Google has already teased the upcoming Pixel 7 and Pixel 7 Pro back at its I/O developer conference earlier this month, showing us both of their backs and thus confirming that it’s keeping the camera visor design.
If you’re interested on the other side of this fall’s Pixels, a new report today is here to deliver, with purported details about their displays. Let’s get through the specs first and then we’ll tell you how they were uncovered.
So, the Pixel 7 will have a panel with 1080×2400 resolution and 90 Hz refresh rate, while the Pixel 7 Pro’s screen gets 1440×3120 resolution and a 120 Hz refresh rate. If you’re wondering why those numbers sound familiar – it’s because they’re identical to what the Pixel 6 and Pixel 6 Pro launched with last year.
This information comes from the Android Open Source Project, where the enterprising folks at 9to5Google found that Google created two new display drivers, one tagged C10 and the other P10. The Pixel 7’s codename is Cheetah (hence, “C”), while the Pixel 7 Pro’s is Panther (hence, “P”). The digging into the code also reveals that the Pixel 7 and Pixel 7 Pro will in fact have the exact same Samsung-made display panels as their predecessors, with model numbers S6E3FC3 and S6E3HC3, respectively.

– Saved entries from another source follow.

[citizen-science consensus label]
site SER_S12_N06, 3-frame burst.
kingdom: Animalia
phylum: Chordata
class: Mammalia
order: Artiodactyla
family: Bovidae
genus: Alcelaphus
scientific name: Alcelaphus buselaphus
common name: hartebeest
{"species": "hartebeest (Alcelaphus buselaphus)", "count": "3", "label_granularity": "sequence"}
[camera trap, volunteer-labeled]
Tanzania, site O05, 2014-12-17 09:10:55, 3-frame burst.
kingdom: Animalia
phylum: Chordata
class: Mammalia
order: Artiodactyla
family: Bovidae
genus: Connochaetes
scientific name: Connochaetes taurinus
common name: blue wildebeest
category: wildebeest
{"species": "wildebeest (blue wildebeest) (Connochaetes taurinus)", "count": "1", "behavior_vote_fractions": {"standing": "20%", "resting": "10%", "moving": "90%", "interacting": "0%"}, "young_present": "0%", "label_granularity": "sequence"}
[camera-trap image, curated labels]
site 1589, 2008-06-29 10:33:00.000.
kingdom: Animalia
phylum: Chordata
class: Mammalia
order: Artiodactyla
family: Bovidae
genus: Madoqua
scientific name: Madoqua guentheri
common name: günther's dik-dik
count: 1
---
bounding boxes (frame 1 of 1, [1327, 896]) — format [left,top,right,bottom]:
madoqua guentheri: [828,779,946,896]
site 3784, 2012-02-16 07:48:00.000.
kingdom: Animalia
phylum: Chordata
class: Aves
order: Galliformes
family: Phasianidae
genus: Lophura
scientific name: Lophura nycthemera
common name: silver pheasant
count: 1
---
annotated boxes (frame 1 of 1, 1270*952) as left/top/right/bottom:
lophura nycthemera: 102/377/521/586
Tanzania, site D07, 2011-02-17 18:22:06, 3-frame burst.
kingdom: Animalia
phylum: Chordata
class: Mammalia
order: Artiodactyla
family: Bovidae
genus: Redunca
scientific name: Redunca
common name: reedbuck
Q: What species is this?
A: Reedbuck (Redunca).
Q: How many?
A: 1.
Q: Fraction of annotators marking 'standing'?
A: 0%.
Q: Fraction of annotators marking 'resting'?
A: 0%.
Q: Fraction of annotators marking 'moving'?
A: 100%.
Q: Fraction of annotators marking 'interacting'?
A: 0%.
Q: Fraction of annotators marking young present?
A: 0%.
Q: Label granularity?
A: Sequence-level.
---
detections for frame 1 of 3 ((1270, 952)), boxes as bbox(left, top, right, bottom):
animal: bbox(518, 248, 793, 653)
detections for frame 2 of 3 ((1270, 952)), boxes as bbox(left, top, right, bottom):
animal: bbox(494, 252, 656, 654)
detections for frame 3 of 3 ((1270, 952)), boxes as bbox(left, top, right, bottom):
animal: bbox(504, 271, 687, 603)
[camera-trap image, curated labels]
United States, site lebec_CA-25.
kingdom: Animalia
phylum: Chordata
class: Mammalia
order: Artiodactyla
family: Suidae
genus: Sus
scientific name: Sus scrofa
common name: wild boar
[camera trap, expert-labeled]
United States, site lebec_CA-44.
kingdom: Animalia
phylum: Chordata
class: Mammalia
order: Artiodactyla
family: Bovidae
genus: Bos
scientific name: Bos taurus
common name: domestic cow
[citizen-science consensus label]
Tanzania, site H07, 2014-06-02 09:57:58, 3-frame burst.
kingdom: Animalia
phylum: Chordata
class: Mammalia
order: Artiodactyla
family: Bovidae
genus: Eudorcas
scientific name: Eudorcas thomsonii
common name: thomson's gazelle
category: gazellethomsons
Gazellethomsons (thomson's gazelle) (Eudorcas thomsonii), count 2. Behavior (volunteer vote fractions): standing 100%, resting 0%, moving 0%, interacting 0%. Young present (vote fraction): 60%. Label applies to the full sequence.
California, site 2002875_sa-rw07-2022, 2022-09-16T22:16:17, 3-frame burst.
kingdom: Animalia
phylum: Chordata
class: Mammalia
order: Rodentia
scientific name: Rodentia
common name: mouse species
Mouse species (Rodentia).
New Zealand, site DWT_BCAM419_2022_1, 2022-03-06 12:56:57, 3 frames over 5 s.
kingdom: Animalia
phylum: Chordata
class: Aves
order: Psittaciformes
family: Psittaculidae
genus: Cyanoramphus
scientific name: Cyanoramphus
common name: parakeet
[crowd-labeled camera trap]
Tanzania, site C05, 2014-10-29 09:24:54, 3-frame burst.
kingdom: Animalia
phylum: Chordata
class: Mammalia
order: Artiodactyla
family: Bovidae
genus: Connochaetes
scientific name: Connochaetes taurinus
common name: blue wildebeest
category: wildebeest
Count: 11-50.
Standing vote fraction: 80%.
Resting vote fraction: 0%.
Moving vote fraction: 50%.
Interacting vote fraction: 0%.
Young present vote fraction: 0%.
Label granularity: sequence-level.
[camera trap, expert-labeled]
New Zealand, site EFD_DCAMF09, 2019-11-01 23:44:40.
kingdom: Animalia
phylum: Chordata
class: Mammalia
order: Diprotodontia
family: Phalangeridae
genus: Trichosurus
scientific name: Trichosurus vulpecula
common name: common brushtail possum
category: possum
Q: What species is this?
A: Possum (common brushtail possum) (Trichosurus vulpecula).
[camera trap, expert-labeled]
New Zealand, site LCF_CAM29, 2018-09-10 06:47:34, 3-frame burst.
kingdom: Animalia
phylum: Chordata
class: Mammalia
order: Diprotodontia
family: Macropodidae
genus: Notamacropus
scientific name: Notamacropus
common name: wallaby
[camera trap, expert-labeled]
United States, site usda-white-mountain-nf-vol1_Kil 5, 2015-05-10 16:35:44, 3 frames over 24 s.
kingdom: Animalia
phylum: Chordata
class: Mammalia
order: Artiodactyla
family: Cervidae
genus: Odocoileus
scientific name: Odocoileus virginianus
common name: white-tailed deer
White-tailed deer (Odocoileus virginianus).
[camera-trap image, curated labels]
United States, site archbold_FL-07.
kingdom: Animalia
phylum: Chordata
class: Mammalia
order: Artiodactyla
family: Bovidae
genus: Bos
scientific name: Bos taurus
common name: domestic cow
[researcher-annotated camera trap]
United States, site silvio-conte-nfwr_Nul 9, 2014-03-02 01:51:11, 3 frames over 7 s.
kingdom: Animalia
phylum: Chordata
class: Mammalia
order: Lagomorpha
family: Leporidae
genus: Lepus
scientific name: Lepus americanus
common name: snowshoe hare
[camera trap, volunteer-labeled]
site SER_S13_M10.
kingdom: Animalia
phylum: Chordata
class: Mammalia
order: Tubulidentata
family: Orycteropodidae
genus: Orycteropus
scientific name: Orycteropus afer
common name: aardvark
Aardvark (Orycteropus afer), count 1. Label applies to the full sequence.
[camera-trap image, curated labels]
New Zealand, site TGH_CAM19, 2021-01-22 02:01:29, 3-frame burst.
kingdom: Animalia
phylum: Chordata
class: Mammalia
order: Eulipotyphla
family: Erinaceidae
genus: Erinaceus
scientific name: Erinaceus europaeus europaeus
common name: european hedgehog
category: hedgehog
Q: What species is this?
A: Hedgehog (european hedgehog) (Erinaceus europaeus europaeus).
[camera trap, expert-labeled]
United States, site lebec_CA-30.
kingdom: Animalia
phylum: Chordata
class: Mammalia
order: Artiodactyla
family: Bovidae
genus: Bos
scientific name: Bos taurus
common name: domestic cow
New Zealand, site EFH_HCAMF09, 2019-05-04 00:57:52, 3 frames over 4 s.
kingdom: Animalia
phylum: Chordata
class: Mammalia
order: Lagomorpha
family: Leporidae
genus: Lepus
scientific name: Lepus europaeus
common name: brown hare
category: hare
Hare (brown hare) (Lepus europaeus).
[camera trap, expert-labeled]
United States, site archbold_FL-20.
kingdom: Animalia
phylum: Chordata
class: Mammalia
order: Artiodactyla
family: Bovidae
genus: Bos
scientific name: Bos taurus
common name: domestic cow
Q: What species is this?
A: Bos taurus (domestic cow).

However, Google has also been working to support a S6E3HC4, which might be a newer generation version of the Pixel 6 Pro’s panel which could end up in the Pixel 7 Pro. Since resolution and refresh rate are staying the same anyway, the only improvements can come in quality, brightness, power consumption, or any combination of these.
The Pixel 7 is going to be a tad smaller than the Pixel 6, and thus the display panel has shrunk accordingly, being 1mm narrower and 2mm shorter. On the other hand, the Pixel 7 Pro’s size is identical to the Pixel 6 Pro’s, and the same goes for its screen.
An interesting other tidbit is that the Pixel 7 Pro’s display will have a native 1080p mode, which should improve battery saving in Low Power Mode. First, the similar design. Now, the similar display specs. It seems like the Pixel 7 and Pixel 7 Pro might just be iterative upgrades compared to their predecessors, and not much more. But we’re still many months away from their launch, so things could change of course.